In December, in response to questions from the oversight panel, Paulson wrote that the value of preferred stock purchased by the government was “at or near par,” meaning Treasury paid $1 for every $1 dollar of asset.

 “The way the Treasury secretary described it does not fit with the numbers that were produced in our much more extensive valuation analysis,” panel chairwoman Elizabeth Warren told reporters Friday. “The secretary of the Treasury described it in December that these were par transaction and that is not supported by the numbers.”

 So, once again the business as usual practices followed by the Bush administration are taking a hit. Everyone should agree that more oversight was needed then and more will needed in the future.

New Treasury Secretary Timothy Geithner is expected to announce Monday a sweeping new framework for helping banks, loosening credit and helping reduce foreclosures.

Treasury spokesman Isaac Baker said in a statement: “Treasury’s efforts since the fall prevented a systemwide collapse, but more needs to be done to stabilize the financial sector, increase lending and protect taxpayer dollars.”

He said the plan Geithner will announce aims to free up credit, “while strengthening transparency and accountability measures so that taxpayers know where and how their money is being spent and whether it’s achieving real results.”

Let’s hope the new system works for both financial institutions and taxpayers. It’s another example, though, of the massive ineptitude of George W. Bush.


Obama doing the right thing

February 4, 2009

President Barack Obama is getting off to a good start. According to Associated Press, Obama announced Wednesday that he’s imposing $500,000 caps on senior executive pay for the most distressed financial institutions receiving federal bailout money, saying Americans are upset with “executives being rewarded for failure.”

It’s certainly about time that someone spoke up for the taxpayers on this issue. After all, if you’re going to get some taxpayer money then there should be certain things you agree to live with.

According to AP, Obama announced the dramatic new government intervention into corporate America at the White House, with Treasury Secretary Timothy Geithner at his side. The president said the executive-pay limits are a first step, to be followed by the unveiling next week of a sweeping new framework for spending what remains of the $700 billion financial industry bailout that Congress created last year. The executive-pay move comes amid a national outcry over huge bonuses to executives heading companies seeking taxpayer dollars to remain afloat.
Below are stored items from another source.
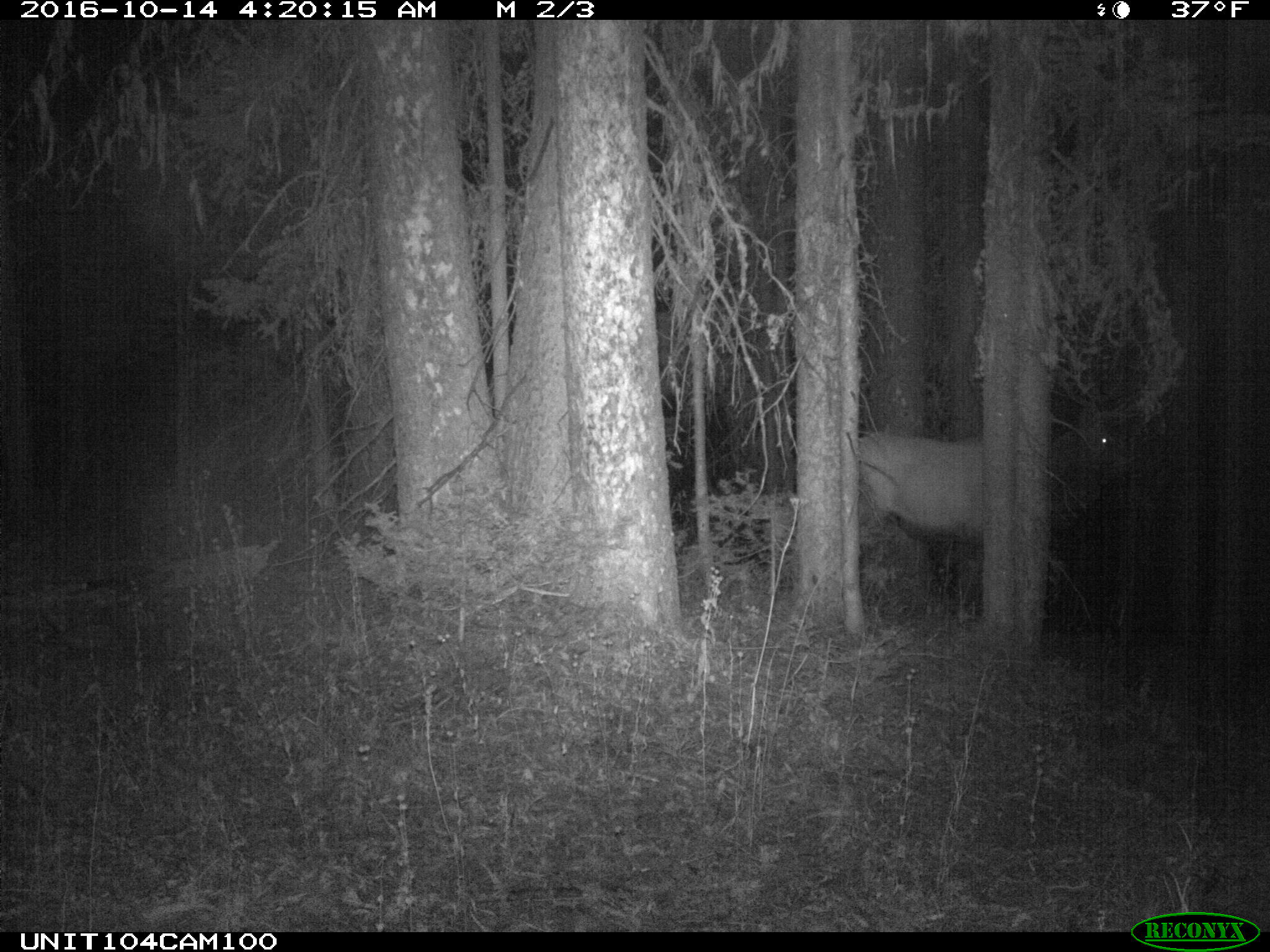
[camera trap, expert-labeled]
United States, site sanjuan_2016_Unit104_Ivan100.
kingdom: Animalia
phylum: Chordata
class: Mammalia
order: Artiodactyla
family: Cervidae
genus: Cervus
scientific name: Cervus elaphus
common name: red deer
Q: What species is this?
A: Cervus elaphus (red deer).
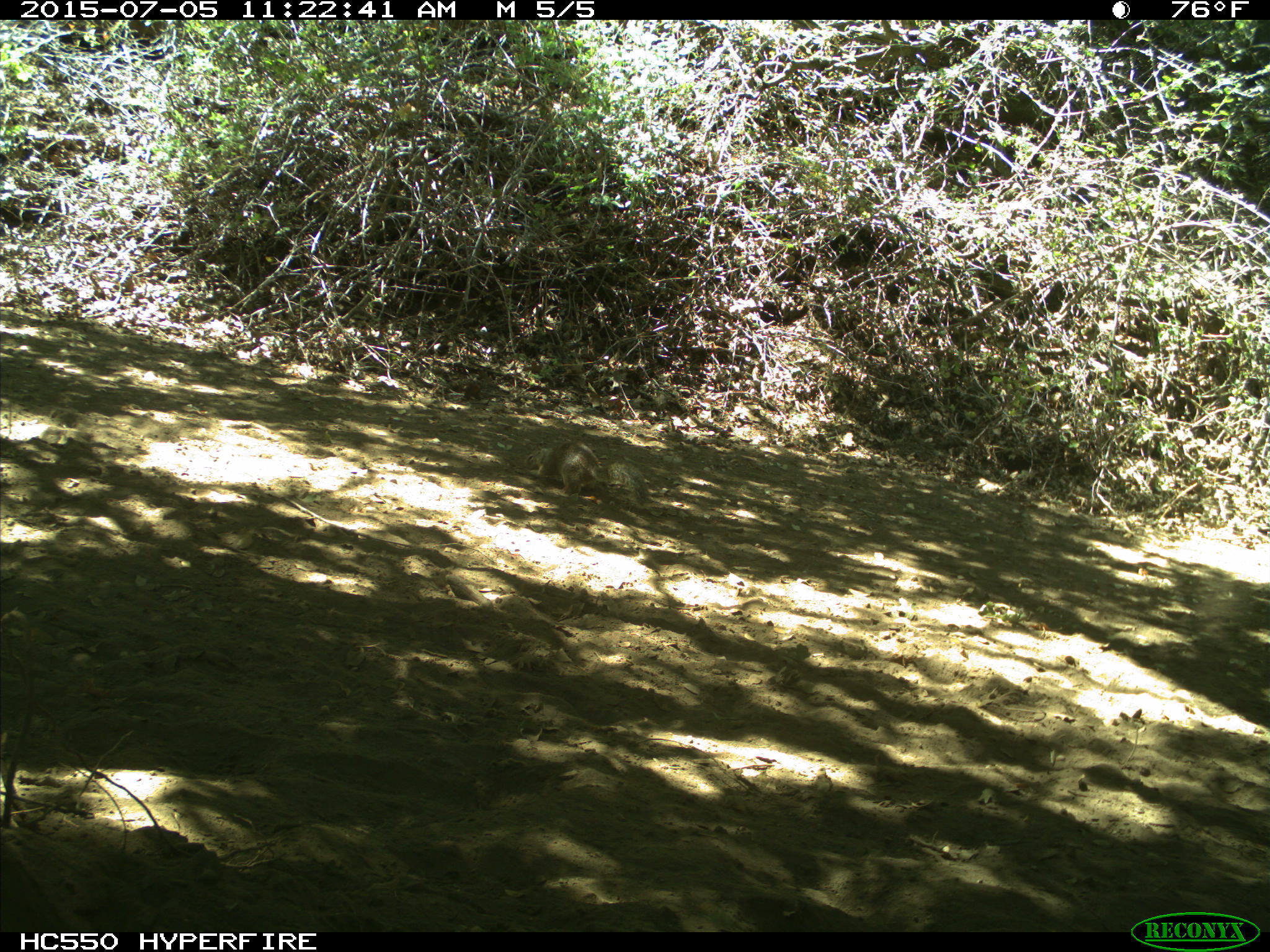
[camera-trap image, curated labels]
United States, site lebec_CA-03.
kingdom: Animalia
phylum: Chordata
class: Mammalia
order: Rodentia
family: Sciuridae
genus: Otospermophilus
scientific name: Otospermophilus beecheyi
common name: california ground squirrel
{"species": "Otospermophilus beecheyi (california ground squirrel)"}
The demand for limits was reinforced by revelations that Wall Street firms paid more than $18 billion in bonuses in 2008 even amid the economic downturn and the massive infusion of taxpayer dollars.

“This is America. We don’t disparage wealth. We don’t begrudge anybody for achieving success,” Obama said. “But what gets people upset _ and rightfully so _ are executives being rewarded for failure. Especially when those rewards are subsidized by U.S. taxpayers.” “It’s not a government takeover,” Obama stressed in an interview Tuesday with CNN. “Private enterprise will still be taking place. But people will be accountable and responsible.”

Even some Republicans, angered by company decisions to pay bonuses and buy airplanes while receiving government help, have few qualms about restrictions. “In ordinary situations where the taxpayers’ money is not involved, we shouldn’t set executive pay,” said Sen. Richard Shelby of Alabama, the top Republican on the Senate Banking Committee. “But where you’ve got federal money involved, taxpayers’ money involved, TARP money involved, and the way they have spent it, with no accountability, is getting close to being criminal.”

Wow, there you have it! A Republican agreeing with Obama. Maybe there’s hope for this country after all.